● **The task**
Your task is to reproduce, exactly and only, the lines running from the line containing "family: Mustelidae" to the end of the data below, both included.

● **Collected data**
>>>>

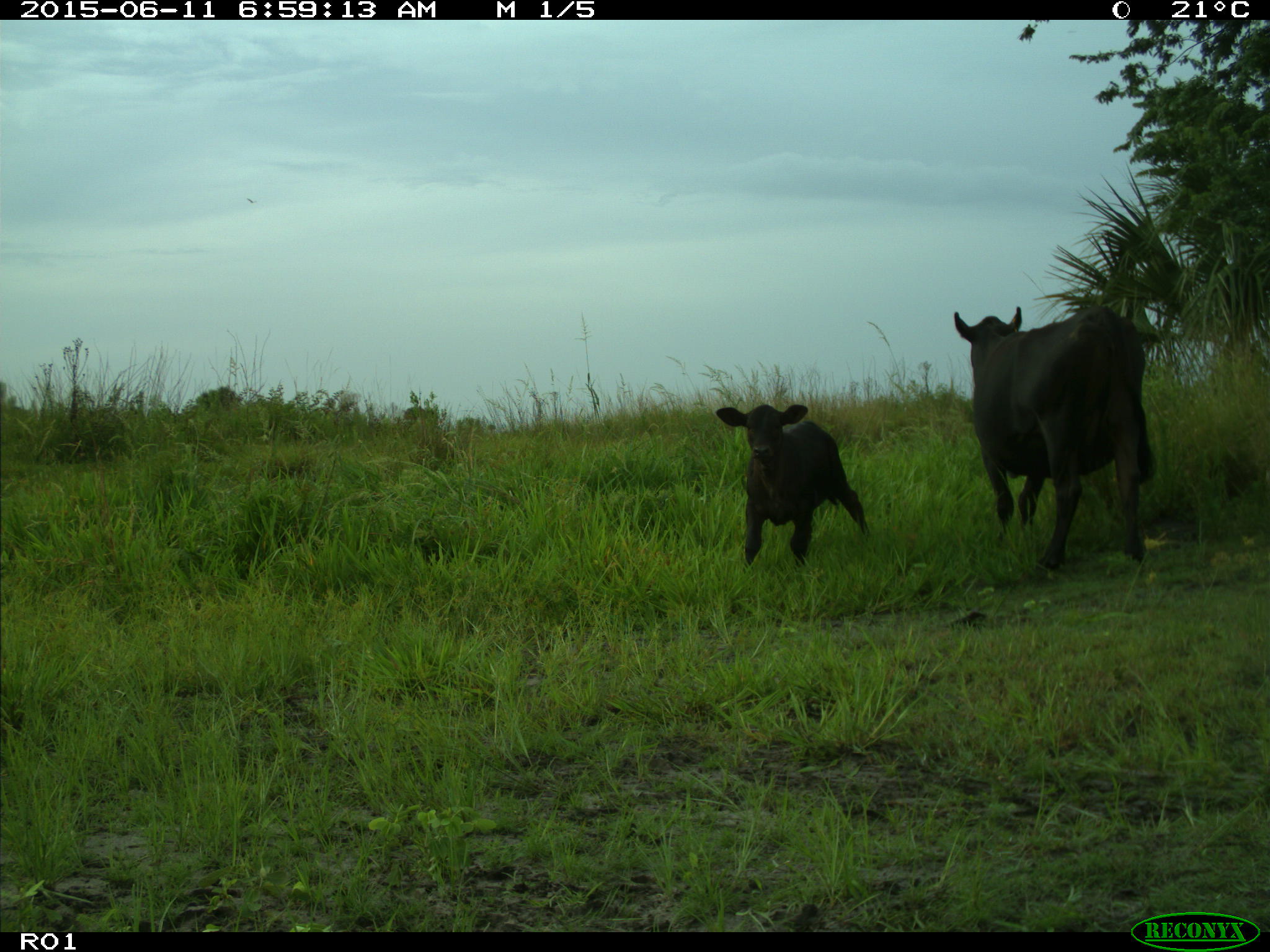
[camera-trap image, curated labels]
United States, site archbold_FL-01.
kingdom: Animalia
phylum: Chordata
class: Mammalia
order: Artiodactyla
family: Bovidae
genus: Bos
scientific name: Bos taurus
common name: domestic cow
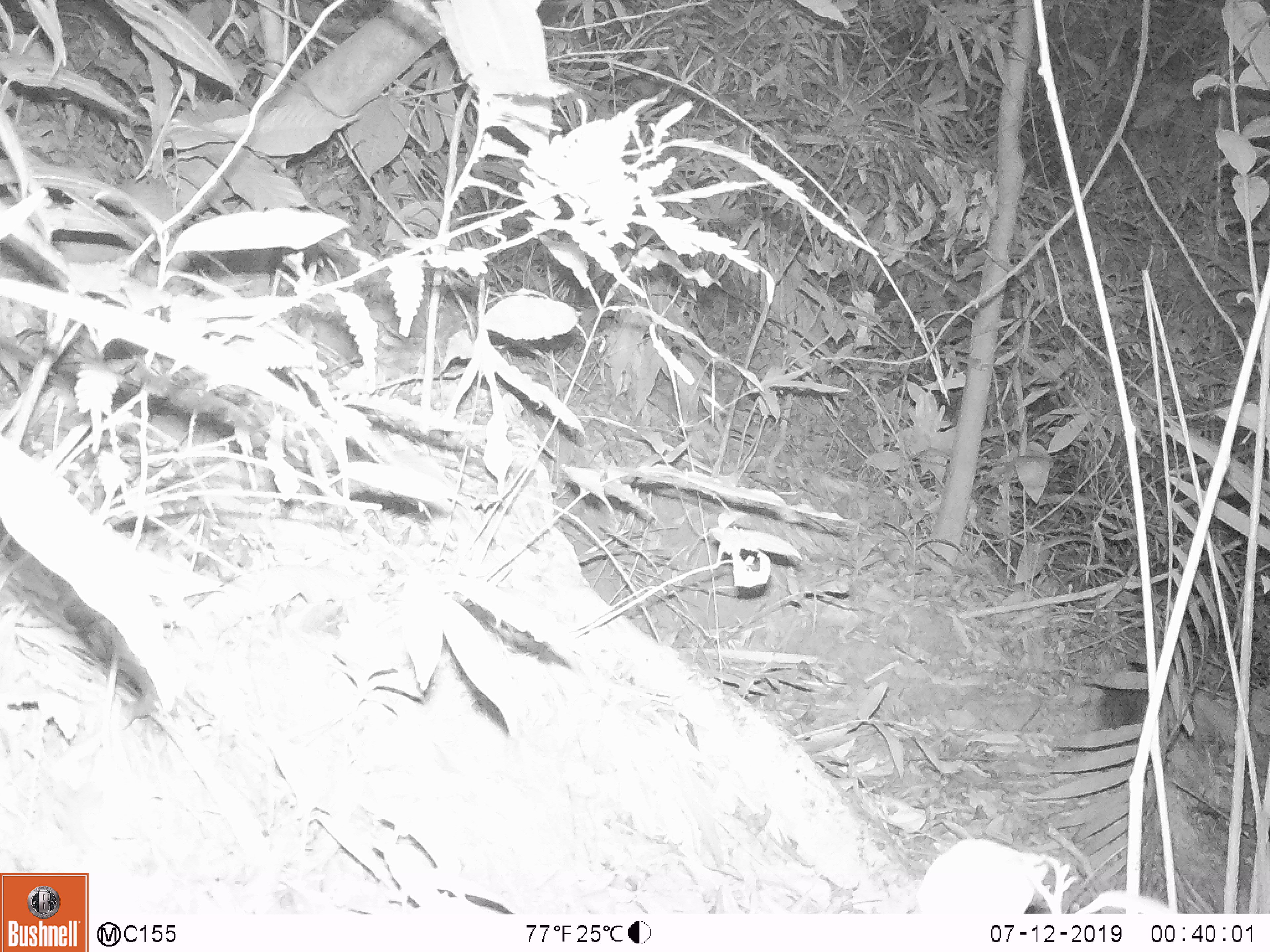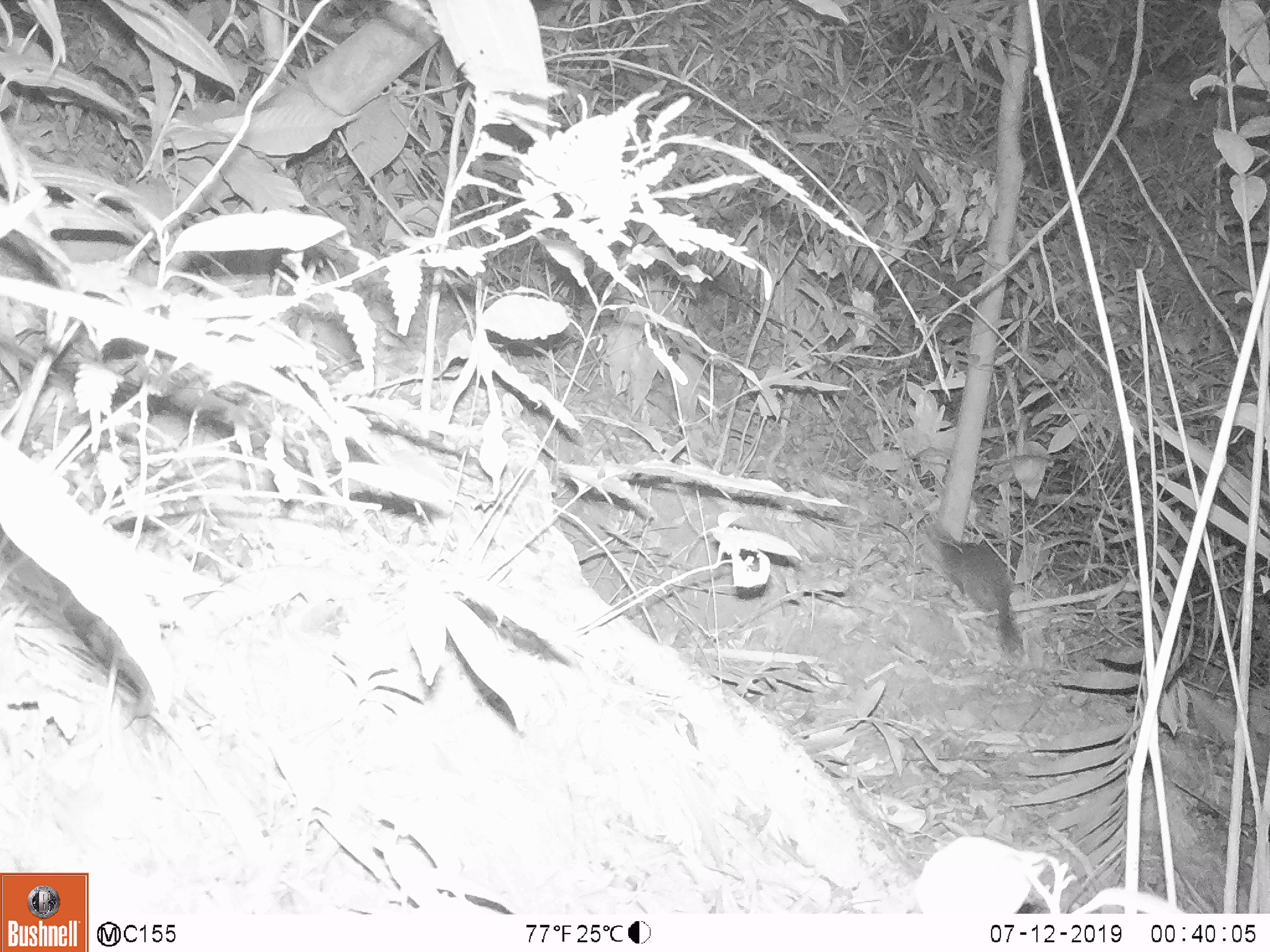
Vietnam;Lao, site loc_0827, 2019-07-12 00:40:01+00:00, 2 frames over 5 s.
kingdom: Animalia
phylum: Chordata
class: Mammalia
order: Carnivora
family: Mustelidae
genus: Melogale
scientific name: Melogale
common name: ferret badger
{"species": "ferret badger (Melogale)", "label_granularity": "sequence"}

<<<<

● **Expected output**
family: Mustelidae
genus: Melogale
scientific name: Melogale
common name: ferret badger
{"species": "ferret badger (Melogale)", "label_granularity": "sequence"}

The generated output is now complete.